▸ PROBLEM TO SOLVE
Update the records that start at the line containing "What is the measure of" and end at the line containing "0.68 metres", both lines included, by replacing "camera location" with "camera position" and leaving everything else unchanged. Give back only those lines.
[START EXTRACTED DATA]
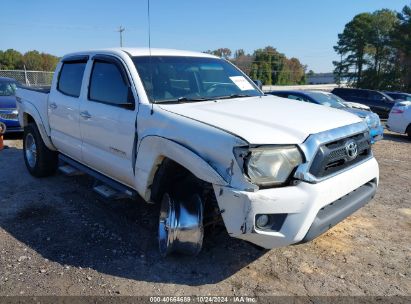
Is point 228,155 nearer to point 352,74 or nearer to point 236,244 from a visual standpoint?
point 236,244

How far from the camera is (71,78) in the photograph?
5.06 meters

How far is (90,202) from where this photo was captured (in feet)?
16.7

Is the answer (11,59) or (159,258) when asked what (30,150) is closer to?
(159,258)

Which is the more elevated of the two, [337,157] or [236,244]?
[337,157]

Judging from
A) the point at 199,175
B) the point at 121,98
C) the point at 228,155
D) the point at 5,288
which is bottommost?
the point at 5,288

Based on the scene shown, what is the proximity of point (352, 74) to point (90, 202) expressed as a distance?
56.8 metres

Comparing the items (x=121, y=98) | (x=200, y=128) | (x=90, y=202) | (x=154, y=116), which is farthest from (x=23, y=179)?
(x=200, y=128)

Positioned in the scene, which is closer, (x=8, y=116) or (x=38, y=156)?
(x=38, y=156)

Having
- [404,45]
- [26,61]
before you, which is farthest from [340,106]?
[26,61]

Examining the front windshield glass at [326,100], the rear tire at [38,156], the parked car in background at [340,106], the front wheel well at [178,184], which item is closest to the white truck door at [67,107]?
the rear tire at [38,156]

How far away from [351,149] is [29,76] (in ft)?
80.5

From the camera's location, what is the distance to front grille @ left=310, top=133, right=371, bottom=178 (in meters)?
2.97

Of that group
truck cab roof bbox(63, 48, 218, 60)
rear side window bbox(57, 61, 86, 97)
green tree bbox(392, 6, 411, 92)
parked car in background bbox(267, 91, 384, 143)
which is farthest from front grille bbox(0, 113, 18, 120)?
green tree bbox(392, 6, 411, 92)

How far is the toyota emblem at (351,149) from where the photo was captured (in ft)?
10.8
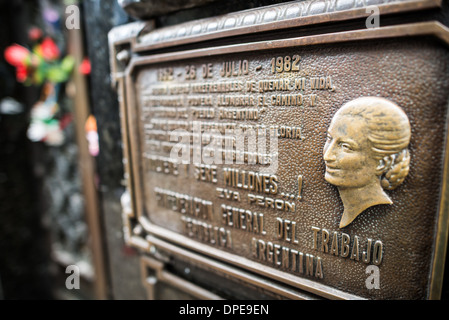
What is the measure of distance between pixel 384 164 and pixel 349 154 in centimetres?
8

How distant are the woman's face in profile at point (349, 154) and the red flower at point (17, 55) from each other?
90.0 inches

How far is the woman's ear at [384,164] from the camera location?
0.68 metres

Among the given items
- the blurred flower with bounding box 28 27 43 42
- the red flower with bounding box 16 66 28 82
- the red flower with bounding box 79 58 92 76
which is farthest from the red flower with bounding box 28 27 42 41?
the red flower with bounding box 79 58 92 76

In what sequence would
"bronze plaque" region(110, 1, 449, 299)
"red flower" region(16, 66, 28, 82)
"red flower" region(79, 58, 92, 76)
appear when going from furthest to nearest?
"red flower" region(16, 66, 28, 82), "red flower" region(79, 58, 92, 76), "bronze plaque" region(110, 1, 449, 299)

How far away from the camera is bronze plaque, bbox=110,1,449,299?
0.67 m

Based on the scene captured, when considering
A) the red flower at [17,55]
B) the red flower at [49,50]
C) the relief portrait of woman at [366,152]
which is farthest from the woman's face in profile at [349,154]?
the red flower at [17,55]

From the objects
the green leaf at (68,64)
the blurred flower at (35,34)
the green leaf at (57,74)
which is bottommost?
the green leaf at (57,74)

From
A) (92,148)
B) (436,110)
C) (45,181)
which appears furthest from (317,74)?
(45,181)

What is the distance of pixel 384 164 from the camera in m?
0.69

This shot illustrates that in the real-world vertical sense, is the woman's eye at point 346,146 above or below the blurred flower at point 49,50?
→ below

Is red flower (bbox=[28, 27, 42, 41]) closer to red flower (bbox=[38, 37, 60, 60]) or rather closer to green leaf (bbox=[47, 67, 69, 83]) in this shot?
red flower (bbox=[38, 37, 60, 60])

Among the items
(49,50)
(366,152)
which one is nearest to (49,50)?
(49,50)

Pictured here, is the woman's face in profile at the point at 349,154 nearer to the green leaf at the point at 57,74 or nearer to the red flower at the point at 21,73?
the green leaf at the point at 57,74

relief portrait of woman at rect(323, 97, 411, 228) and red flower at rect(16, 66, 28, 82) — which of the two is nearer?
relief portrait of woman at rect(323, 97, 411, 228)
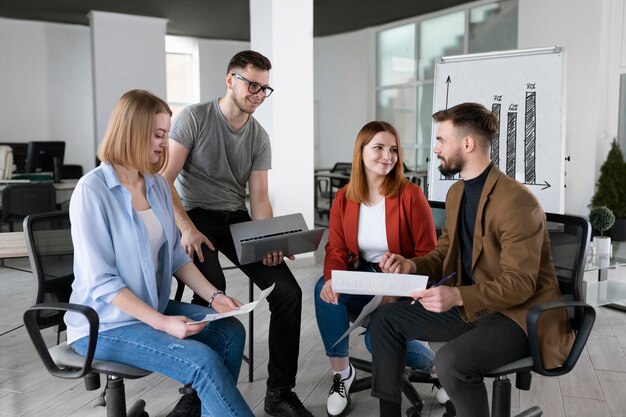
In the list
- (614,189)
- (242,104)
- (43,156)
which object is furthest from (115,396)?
(614,189)

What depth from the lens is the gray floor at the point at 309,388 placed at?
2.65 metres

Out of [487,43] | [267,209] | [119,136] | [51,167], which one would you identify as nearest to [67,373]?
[119,136]

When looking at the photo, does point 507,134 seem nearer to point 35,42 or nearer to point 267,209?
point 267,209

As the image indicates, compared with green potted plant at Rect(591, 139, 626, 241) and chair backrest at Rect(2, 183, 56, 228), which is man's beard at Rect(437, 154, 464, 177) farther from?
green potted plant at Rect(591, 139, 626, 241)

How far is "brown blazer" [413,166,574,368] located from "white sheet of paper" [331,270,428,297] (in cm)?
17

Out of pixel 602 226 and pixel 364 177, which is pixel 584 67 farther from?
pixel 364 177

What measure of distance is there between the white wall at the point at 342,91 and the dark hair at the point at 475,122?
9652 mm

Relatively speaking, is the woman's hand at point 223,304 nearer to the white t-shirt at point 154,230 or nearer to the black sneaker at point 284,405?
the white t-shirt at point 154,230

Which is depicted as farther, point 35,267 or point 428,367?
point 428,367

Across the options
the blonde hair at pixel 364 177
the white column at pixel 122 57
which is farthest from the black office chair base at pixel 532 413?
the white column at pixel 122 57

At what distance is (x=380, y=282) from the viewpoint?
6.17 ft

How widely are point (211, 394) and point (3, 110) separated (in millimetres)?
10006

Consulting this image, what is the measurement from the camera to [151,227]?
1.96 metres

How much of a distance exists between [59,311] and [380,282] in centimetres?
115
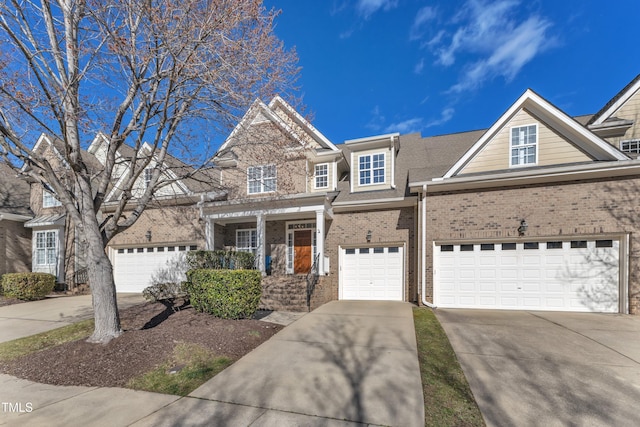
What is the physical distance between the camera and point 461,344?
570cm

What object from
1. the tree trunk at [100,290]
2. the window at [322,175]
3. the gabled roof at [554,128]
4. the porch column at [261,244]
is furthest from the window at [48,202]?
the gabled roof at [554,128]

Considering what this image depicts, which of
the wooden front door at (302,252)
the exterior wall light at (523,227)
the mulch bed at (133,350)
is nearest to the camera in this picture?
the mulch bed at (133,350)

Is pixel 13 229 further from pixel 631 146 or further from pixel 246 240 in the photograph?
pixel 631 146

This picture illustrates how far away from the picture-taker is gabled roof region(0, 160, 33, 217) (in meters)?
14.6

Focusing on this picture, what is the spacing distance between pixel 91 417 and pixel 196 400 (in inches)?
45.6

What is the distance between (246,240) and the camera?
13344 mm

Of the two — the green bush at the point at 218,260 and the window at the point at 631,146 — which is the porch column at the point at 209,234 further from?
the window at the point at 631,146

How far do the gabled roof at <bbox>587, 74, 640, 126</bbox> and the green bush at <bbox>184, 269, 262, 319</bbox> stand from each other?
540 inches

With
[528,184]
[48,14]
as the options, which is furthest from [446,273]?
[48,14]

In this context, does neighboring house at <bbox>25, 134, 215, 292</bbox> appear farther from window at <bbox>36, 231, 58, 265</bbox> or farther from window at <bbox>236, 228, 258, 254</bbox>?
window at <bbox>236, 228, 258, 254</bbox>

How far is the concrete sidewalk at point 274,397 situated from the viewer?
10.9ft

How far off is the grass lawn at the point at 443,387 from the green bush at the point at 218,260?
20.6ft

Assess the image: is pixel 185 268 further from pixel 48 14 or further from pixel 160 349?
pixel 48 14

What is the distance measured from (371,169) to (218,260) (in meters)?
7.24
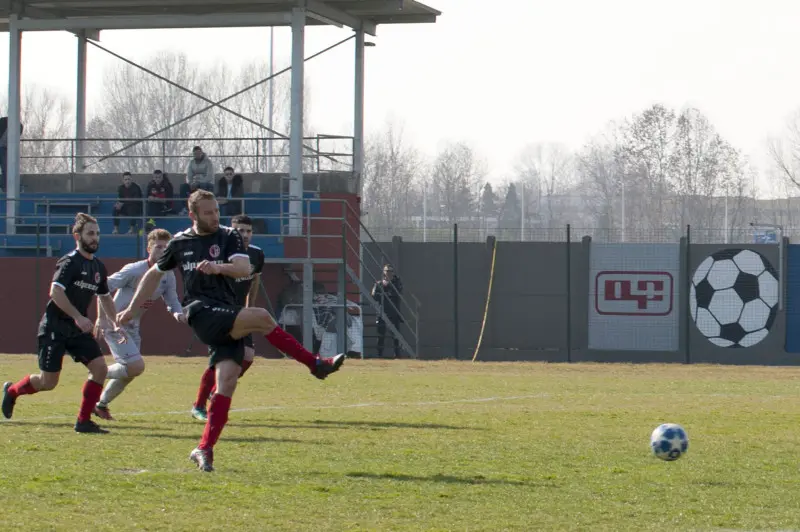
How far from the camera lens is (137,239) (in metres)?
28.3

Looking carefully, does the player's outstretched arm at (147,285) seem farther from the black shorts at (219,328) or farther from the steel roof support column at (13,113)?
the steel roof support column at (13,113)

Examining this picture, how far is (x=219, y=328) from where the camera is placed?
889cm

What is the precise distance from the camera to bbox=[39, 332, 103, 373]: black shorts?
11.7 meters

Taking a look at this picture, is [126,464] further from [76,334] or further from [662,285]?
[662,285]

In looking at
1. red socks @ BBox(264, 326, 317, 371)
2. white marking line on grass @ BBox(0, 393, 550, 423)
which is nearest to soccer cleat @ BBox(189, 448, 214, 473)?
red socks @ BBox(264, 326, 317, 371)

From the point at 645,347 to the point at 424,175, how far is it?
53614 millimetres

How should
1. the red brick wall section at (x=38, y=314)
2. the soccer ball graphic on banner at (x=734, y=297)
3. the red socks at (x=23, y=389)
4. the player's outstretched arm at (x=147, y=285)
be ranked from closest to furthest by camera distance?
the player's outstretched arm at (x=147, y=285), the red socks at (x=23, y=389), the red brick wall section at (x=38, y=314), the soccer ball graphic on banner at (x=734, y=297)

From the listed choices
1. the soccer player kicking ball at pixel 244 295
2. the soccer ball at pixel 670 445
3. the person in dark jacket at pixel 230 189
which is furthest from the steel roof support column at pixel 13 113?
the soccer ball at pixel 670 445

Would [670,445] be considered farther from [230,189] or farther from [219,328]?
[230,189]

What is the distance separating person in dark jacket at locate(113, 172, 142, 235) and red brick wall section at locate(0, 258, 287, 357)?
177 centimetres

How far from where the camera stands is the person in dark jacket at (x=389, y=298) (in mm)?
27609

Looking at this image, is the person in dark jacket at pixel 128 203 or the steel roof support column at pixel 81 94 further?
the steel roof support column at pixel 81 94

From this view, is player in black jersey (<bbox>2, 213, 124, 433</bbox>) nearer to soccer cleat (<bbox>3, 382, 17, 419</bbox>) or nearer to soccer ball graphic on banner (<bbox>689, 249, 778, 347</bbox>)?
soccer cleat (<bbox>3, 382, 17, 419</bbox>)

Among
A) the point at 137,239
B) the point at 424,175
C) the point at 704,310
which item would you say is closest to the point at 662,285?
the point at 704,310
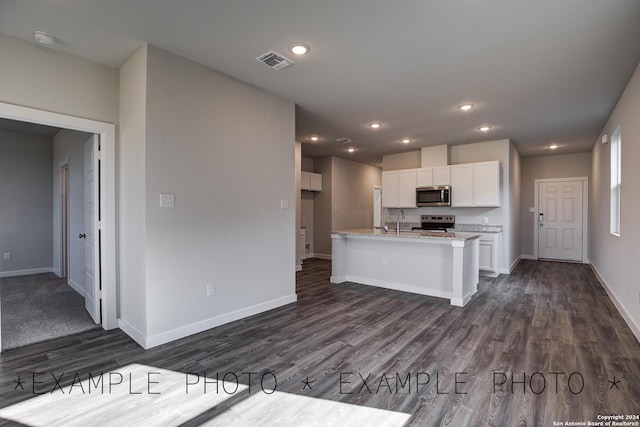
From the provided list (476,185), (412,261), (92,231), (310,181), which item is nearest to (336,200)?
(310,181)

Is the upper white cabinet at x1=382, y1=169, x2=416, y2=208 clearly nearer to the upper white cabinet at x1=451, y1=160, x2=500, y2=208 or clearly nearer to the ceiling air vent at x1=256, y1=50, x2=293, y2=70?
the upper white cabinet at x1=451, y1=160, x2=500, y2=208

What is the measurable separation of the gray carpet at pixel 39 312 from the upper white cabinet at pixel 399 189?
5.60 metres

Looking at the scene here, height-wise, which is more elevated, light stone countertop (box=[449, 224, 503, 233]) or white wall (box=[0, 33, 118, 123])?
white wall (box=[0, 33, 118, 123])

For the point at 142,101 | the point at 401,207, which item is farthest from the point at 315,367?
the point at 401,207

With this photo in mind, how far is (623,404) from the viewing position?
1.96 m

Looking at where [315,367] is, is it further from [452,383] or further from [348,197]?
[348,197]

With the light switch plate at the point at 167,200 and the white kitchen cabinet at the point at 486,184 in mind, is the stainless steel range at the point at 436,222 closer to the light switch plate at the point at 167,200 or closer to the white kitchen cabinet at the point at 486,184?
the white kitchen cabinet at the point at 486,184

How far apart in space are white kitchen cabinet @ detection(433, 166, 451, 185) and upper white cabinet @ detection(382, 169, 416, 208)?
17.1 inches

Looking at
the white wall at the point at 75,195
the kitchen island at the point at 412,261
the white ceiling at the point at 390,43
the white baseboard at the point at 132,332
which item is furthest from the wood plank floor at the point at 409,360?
the white ceiling at the point at 390,43

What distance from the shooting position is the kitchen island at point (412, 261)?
4.08 metres

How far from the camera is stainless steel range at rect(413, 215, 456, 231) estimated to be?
260 inches

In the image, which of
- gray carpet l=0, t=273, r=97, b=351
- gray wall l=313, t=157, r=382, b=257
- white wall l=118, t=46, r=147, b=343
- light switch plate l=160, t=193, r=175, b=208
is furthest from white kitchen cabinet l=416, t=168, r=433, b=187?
gray carpet l=0, t=273, r=97, b=351

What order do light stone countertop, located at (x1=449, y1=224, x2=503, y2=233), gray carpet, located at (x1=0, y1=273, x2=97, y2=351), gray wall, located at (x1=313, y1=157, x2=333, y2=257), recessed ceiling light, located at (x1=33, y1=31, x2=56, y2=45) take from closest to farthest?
recessed ceiling light, located at (x1=33, y1=31, x2=56, y2=45) < gray carpet, located at (x1=0, y1=273, x2=97, y2=351) < light stone countertop, located at (x1=449, y1=224, x2=503, y2=233) < gray wall, located at (x1=313, y1=157, x2=333, y2=257)

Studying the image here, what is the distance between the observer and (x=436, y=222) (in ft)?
22.1
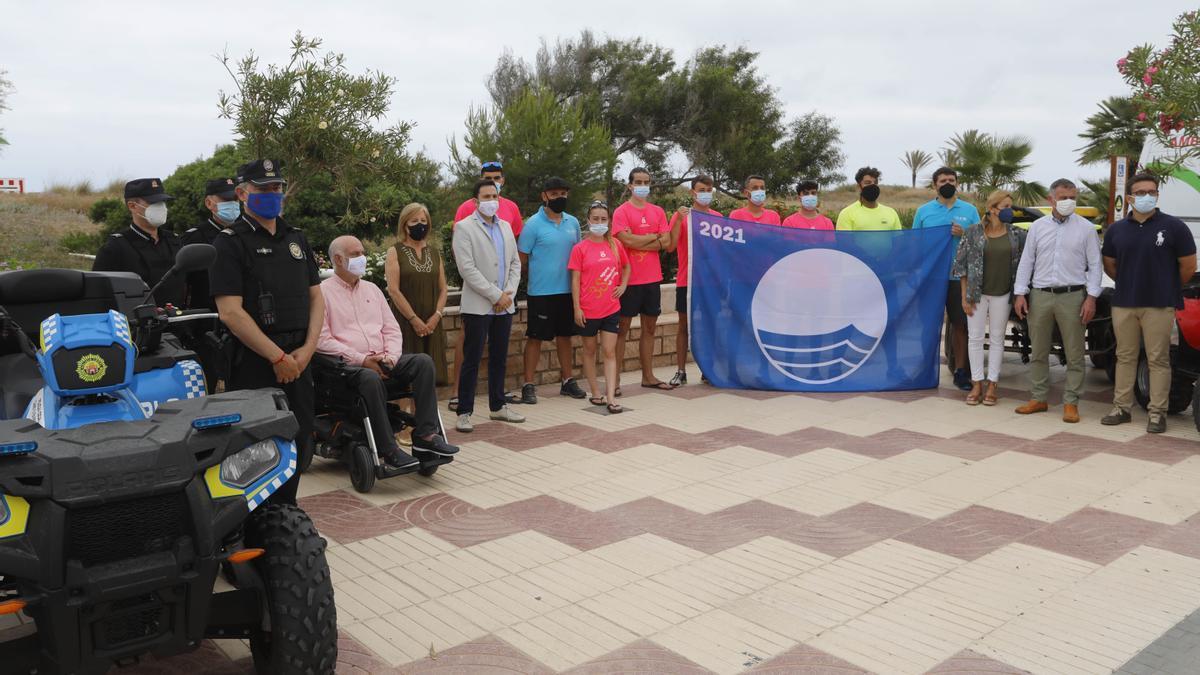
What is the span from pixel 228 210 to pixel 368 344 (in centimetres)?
116

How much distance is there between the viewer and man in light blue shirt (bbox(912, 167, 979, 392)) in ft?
30.1

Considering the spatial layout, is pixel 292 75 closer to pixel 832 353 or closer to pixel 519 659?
pixel 832 353

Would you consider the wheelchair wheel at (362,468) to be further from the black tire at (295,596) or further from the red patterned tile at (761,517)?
the black tire at (295,596)

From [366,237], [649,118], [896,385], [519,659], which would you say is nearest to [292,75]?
[896,385]

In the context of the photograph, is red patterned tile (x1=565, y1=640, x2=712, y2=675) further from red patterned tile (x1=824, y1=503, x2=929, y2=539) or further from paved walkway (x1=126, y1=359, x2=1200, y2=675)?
red patterned tile (x1=824, y1=503, x2=929, y2=539)

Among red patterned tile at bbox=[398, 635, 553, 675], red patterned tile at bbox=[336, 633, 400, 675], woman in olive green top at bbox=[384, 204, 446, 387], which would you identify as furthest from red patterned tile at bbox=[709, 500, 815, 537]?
woman in olive green top at bbox=[384, 204, 446, 387]

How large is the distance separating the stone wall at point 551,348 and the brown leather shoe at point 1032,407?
3.57 m

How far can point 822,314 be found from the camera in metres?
9.25

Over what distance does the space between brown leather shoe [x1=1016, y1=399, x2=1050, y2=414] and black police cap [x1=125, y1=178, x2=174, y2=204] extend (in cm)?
670

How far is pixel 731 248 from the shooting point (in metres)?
9.30

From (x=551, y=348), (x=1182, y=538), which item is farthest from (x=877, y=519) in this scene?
(x=551, y=348)

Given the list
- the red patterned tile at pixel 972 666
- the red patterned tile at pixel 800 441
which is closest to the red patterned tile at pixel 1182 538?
the red patterned tile at pixel 972 666

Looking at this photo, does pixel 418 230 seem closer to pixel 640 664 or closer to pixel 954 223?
pixel 640 664

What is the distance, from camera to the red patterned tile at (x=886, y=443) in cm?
713
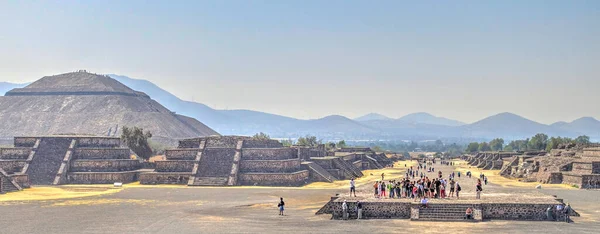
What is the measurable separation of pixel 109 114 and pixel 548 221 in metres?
178

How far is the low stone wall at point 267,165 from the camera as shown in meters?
64.9

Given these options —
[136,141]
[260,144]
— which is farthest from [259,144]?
[136,141]

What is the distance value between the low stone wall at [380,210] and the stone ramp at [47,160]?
126 ft

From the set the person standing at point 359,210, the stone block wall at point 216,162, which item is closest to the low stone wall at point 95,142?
the stone block wall at point 216,162

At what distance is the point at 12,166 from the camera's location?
66.5m

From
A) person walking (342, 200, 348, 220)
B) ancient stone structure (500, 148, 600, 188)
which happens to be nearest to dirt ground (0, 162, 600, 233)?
person walking (342, 200, 348, 220)

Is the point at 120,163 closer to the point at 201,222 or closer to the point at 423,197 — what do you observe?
the point at 201,222

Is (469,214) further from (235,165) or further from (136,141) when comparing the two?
(136,141)

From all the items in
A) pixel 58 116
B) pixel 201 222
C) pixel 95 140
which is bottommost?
pixel 201 222

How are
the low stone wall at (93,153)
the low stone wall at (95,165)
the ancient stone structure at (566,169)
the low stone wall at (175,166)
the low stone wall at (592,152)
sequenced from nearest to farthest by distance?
the ancient stone structure at (566,169), the low stone wall at (175,166), the low stone wall at (95,165), the low stone wall at (93,153), the low stone wall at (592,152)

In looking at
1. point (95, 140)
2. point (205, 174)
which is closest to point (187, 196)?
point (205, 174)

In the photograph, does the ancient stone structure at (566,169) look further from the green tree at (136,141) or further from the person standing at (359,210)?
the green tree at (136,141)

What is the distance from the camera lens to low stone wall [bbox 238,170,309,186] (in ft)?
208

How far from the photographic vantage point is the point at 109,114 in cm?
[END EXTRACTED DATA]
▸ EXERCISE OUTPUT
What is the measure of distance between pixel 384 164 and pixel 349 154 in centimetres?
8

How distant are the woman's face in profile at point (349, 154) and the red flower at point (17, 55) from each other?
90.0 inches

How far is the woman's ear at [384,164] from the camera position?
0.68 metres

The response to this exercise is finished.